(photo F. Hermine)
(photo F. Hermine)

Les vendanges de la Winerie Parisienne vont bientôt arriver… à Montreuil. La jeune société qui faisait jusqu’à présent des vins « parisiens » (à partir de l’achat de vins du Bordelais et de Provence) devient, à partir de ce millésime, négociant vinificateur d’un vin à l’assemblage multi-régions.

Julien Bengué et Adrien Pélissié ont fait des études de commerce ensemble, ont monté un club de dégustation à l’université… et se sont perdus de vue, l’un travaillant dans l’innovation (Maddyness), l’autre faisant le tour du monde du vin, notamment en Californie, en Australie, en Afrique du Sud, à Hong Kong… « Plutôt côté Nouveau Monde pour l’ouverture d’esprit après avoir passé cinq ans au Kedge à Bordeaux » précise Adrien. De retour dans l’Hexagone, il travaille pour le concours Réinventer Paris sur un projet de renouveau d’un écosystème artisanal, bière, chocolat et pourquoi pas vin.

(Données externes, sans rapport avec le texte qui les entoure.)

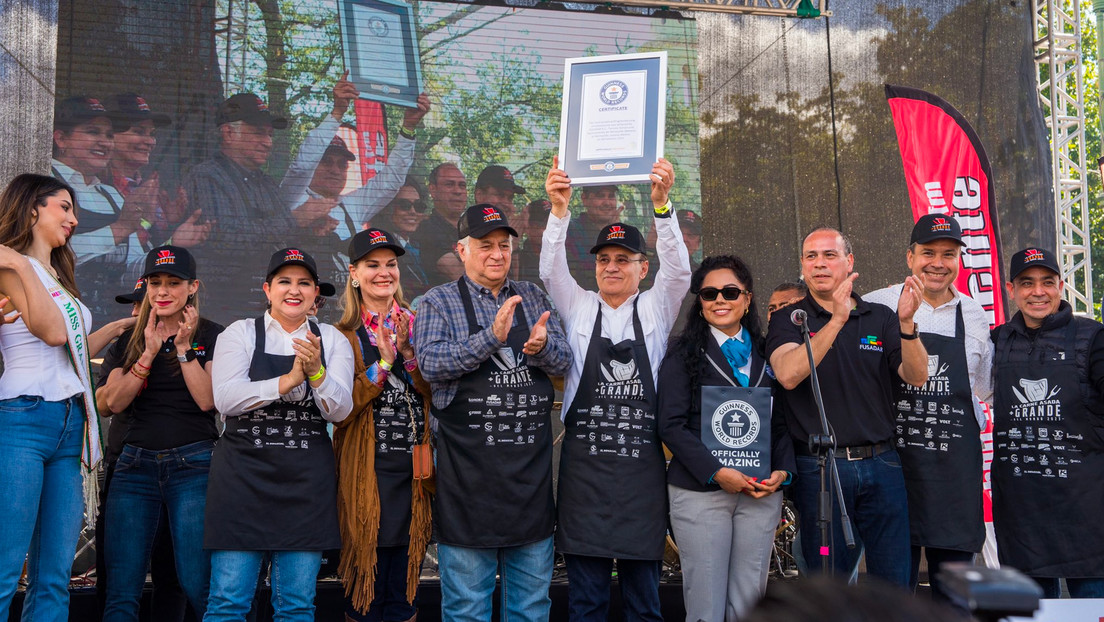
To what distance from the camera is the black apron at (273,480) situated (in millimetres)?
3492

Les deux compères se recroisent par hasard et se mettent à rêver à un vignoble professionnel et commercial dans les environs de Paris (les vignes actuelles sont considérées comme des espaces verts et ne peuvent s’inscrire que dans un cadre associatif). En attendant de replanter, les deux vignerons en herbe décident de trouver des partenaires pour élaborer leurs premiers vins baptisés Grisant : un blanc (60% sauvignon blanc, 30% sauvignon gris et 10% sémillon), un rouge (80% merlot, 20% cabernet sauvignon) à partir de vins bordelais, et un rosé (50% cinsault, 50% grenache) vinifié chez un producteur provençal.

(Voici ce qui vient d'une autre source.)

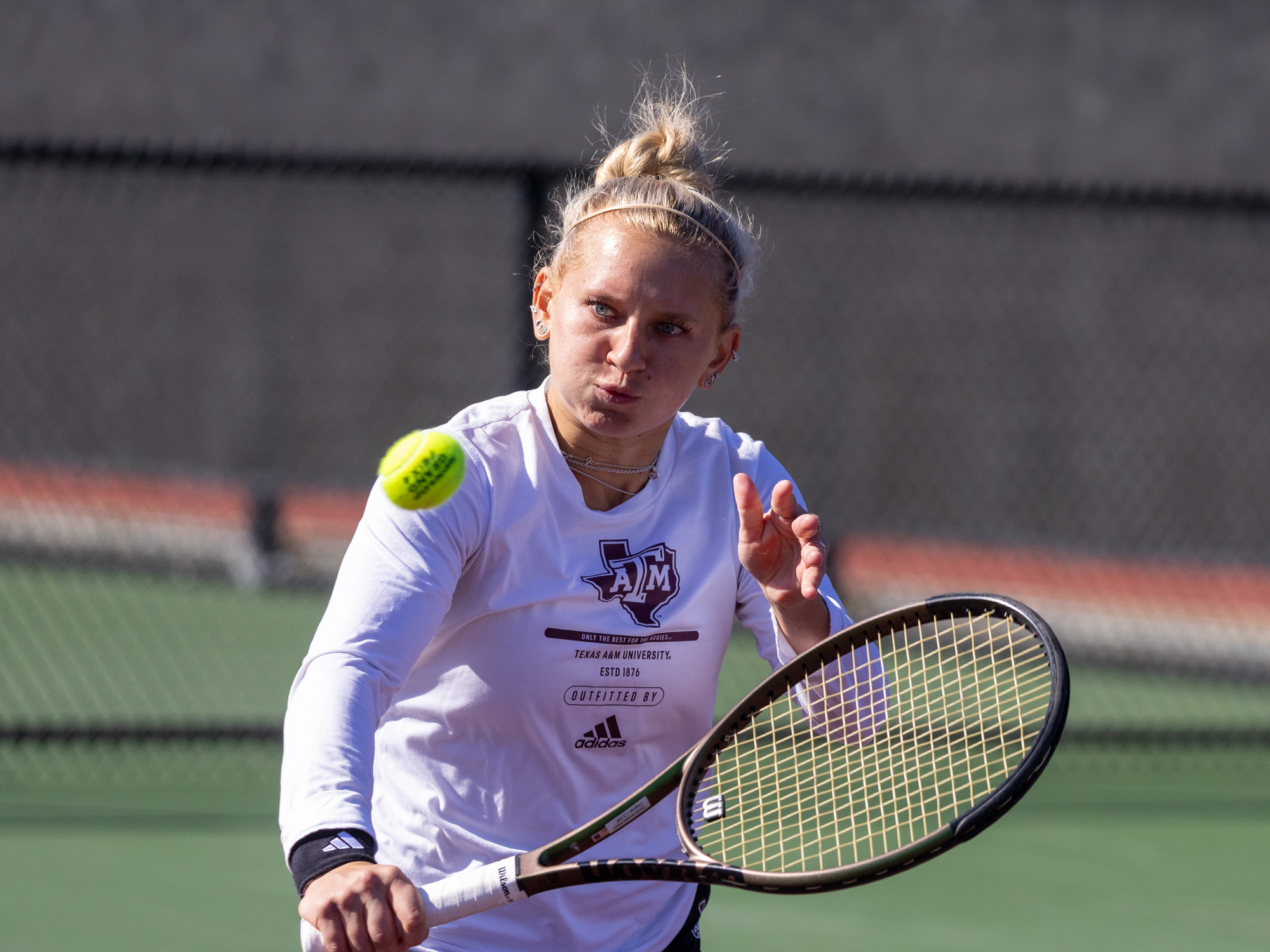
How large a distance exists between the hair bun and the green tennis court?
222cm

Négociants vinificateurs et un jour vignerons

Prochaine étape dans quelques jours avec la vinification du prochain millésime : les deux vignerons sans terre ont sélectionné des parcelles et organisé les vendanges qui seront acheminées bientôt vers la capitale dans des cagettes de 10-20 kg transportées en camions réfrigérés. Via leur œnologue et responsable technique – le troisième larron, Julien Brutis, qui a travaillé notamment à l’Angélus, Latour-Martillac et Terra Vecchia en Corse – ils ont récupéré du matériel en Champagne, en Sancerre et même à Saint-Emilion.

Ils vont rentrer en cave syrahs et grenaches de la vallée de l’Agly, en Roussillon, du tannat du Lot & Garonne, merlots et cabernets du Bordelais et cinsaults, grenaches de Provence. Tous ces raisins vont être vinifiés et élevés pendant un an en fûts de chêne (dont un tiers de fûts neufs) avant d’être assemblés. « L’idée est d’élaborer un assemblage inter régions qui n’existe pas ailleurs avec un profil aromatique gourmand, explique Adrien. Nous sommes déjà présents dans les Repaire de Bacchus, chez une dizaine de cavistes indépendants parisiens et dans des lieux atypiques…comme nous ». Les vins sont vendus entre 9 et 15 € dans une belle bouteille ventrue. La première production portait sur 50 000 bouteilles (15 000 de blancs, autant de rouges et 20 000 de rosés) ; la prochaine n’est pas encore définie. Entre-temps, la Winerie Parisienne a déménagé des locaux trop étroits du 11ème, rue de Montreuil, dans un entrepôt de 1200 m2 à Montreuil-sous-Bois. Mais il ne sera plus vinifié et embouteillé à Paris. « C’est le concept qui compte » assure Adrien. La Winerie Parisienne cherche toujours l’endroit où poser ses ceps et réfléchit aux meilleurs cépages à planter sous les cieux franciliens. Mais la première vendange n’aura pas lieu avant 2021.

Portes ouvertes ce week-end dans les locaux de Montreuil 310 boulevard de la Boissière à Montreuil avec visite des chais, dégustations et petit tour en Fenwick.